• SUPPLIED PASSAGE
┏━━

Among the year's more significant publications are two new volumes of Dante Rossetti's and Christina Rossetti's collected letters. The Chelsea Years, 1863-1872, Prelude to Crisis, Volume IV, 1868-1870 is the fourth of nine projected volumes in William E. Fredeman's The Correspondence of Dante Gabriel Rossetti, edited after his death by Roger C. Lewis, Jane Cowan, Roger W. Peattie, Allan Life, and Page Life. This physically attractive volume offers clear summaries and chronologies and a color frontispiece of Rossetti's flame-toned "Sybilla Palmifera," as well as many letters unavailable in the 1965 Doughty-Wahl edition. Scholars acquainted with Jan Marsh's recent biography and John Bryson's edition of Rossetti's correspondence with Jane Morris will find few surprises, but the volume's notes elucidate many obscure references, and its temporal collocation throws Rossetti's activities and growing obsessions into sharper relief. Deferral of the current volume's index to volume five is a somewhat unfortunate inevitability, for its many allusions cry out for a more extensive network of references.

Admirers of Rossetti's poetry may find this the series' most important volume, for it includes many observations about the verse he gathered, rewrote, and recomposed for his Poems (1870), as well as a critical obligato of commentary—often generous and perceptive—on the work of Tennyson, Morris, Browning, Swinburne, Philip Marston, Thomas Hake, and others. He also penned a number of intense letters to Jane Morris, as well as more reflective accounts of his views and activities to William Bell Scott, Alice Boyd, Ford Madox Brown, Swinburne, and others. Rossetti's circle clearly contracted during this period, but it remained broad enough to reflect a wide range of artistic and literary contacts as well as his mature intellectual life.

Biographers have given us considered accounts of Rossetti at his unfortunate worst, and the readers of the current volume will encounter the latter in force: Rossetti the rationalizer, for example, who arranged for others to extract his manuscript poems from Elizabeth Siddal Rossetti's grave, and wrote his friend Swinburne that "the truth is, that no one so much as herself would have approved of my doing this. . . . Had it been possible to her, I should have found the book on my pillow the night she was buried; and could she have opened the grave, no other hand would have been needed" (p. 190). And the unctuous figure of Rossetti in Love, who hastened to assure Jane Morris that "all that concerns you is the all absorbing question with me, as dear Top will not mind my telling you at this anxious time. The more he loves you, the more he knows that you are too lovely and noble not to be [End Page 371] loved: and, dear Janey, there are too few things that seem worth expressing as life goes on, for one friend to deny another the poor expression of what is most at his heart. But he is before me in granting this, and there is no need for me to say it" (pp. 216-217).

┗━━

• MATERIAL PROVIDED
┏━━

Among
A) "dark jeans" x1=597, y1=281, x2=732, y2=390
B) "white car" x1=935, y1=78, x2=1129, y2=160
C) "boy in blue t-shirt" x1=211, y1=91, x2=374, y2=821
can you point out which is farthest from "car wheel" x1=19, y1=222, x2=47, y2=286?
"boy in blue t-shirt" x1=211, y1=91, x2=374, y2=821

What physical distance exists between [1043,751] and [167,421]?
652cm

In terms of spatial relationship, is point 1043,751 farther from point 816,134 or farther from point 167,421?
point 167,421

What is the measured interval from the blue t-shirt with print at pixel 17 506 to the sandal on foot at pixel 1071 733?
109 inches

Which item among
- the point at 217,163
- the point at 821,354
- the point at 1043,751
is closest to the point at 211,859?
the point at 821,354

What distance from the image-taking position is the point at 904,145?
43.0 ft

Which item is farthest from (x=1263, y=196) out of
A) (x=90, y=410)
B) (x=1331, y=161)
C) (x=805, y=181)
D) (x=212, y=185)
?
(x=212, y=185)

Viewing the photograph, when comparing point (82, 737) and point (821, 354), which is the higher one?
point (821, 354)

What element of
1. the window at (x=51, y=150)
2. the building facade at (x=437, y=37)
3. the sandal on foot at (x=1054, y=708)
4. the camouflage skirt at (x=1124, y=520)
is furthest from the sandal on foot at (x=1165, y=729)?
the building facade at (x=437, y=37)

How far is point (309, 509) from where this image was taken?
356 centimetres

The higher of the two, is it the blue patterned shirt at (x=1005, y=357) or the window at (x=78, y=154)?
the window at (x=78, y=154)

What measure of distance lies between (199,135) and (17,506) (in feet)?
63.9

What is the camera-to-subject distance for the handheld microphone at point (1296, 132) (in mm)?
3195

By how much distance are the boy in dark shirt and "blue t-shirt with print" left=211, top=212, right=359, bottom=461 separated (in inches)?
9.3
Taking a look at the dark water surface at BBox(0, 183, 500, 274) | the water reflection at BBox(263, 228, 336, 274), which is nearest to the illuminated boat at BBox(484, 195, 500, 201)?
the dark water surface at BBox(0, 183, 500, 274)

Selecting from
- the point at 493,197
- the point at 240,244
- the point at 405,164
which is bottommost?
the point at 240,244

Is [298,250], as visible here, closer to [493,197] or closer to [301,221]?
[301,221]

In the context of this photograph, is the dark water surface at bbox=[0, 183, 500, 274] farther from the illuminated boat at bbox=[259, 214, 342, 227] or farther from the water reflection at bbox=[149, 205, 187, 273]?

┗━━
┏━━

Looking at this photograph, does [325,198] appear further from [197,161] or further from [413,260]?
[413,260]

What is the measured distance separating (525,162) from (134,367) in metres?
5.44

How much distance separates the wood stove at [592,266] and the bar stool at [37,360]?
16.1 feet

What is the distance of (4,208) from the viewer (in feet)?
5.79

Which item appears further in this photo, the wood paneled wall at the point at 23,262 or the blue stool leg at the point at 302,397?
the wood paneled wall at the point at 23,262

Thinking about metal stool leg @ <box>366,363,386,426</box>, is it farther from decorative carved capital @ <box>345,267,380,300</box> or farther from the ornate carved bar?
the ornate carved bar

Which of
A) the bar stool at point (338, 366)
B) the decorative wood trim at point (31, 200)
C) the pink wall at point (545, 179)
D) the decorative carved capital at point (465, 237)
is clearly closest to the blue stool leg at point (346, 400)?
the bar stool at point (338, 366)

┗━━
┏━━

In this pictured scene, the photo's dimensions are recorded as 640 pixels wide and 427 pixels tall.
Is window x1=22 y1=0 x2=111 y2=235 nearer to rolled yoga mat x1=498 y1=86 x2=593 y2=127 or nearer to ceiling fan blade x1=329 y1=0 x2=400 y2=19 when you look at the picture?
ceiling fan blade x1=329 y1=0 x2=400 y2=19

┗━━

• TASK REQUIREMENTS
A. In the review of the Rossetti letters, write out the passage starting with "Admirers of Rossetti's" and going on through "mature intellectual life.".
B. According to the review of the Rossetti letters, which painting by Rossetti appears as the color frontispiece of the fourth volume?
C. Carry on the review of the Rossetti letters from where it stops.

• ANSWERS TO THE PROBLEMS
A.
Admirers of Rossetti's poetry may find this the series' most important volume, for it includes many observations about the verse he gathered, rewrote, and recomposed for his Poems (1870), as well as a critical obligato of commentary—often generous and perceptive—on the work of Tennyson, Morris, Browning, Swinburne, Philip Marston, Thomas Hake, and others. He also penned a number of intense letters to Jane Morris, as well as more reflective accounts of his views and activities to William Bell Scott, Alice Boyd, Ford Madox Brown, Swinburne, and others. Rossetti's circle clearly contracted during this period, but it remained broad enough to reflect a wide range of artistic and literary contacts as well as his mature intellectual life.

B. "Sybilla Palmifera"

C.
More mundanely, readers will encounter Rossetti's willingness to abuse his friends' patience and hospitality; his readiness to resent someone else who may or may not have used a design or phrase he considered his own; his requests for large cash advances for work he failed to complete; efforts to renegotiate contracts with buyers disappointed when he failed to keep his word; and willingness to spend large sums extracted in some cases from people poorer than he was. In 1868, for example, Rossetti borrowed at least five hundred pounds from Alicia Margaret Losh, an elderly aunt of Alice Boyd, who instructed her aunt's executor to destroy the IOUs after Losh died in 1872. Even Rossetti's loyal brother William Michael remarked at one point that "it would be a waste of faith to suppose Gabriel will ever deny himself any expenditure he feels disposed for" (p. 346).

Artists' and composers' conflicts with their patrons will presumably endure as long as there are artists, composers, and patrons. Patronage, after all, is a somewhat unstable mixture of friendship and...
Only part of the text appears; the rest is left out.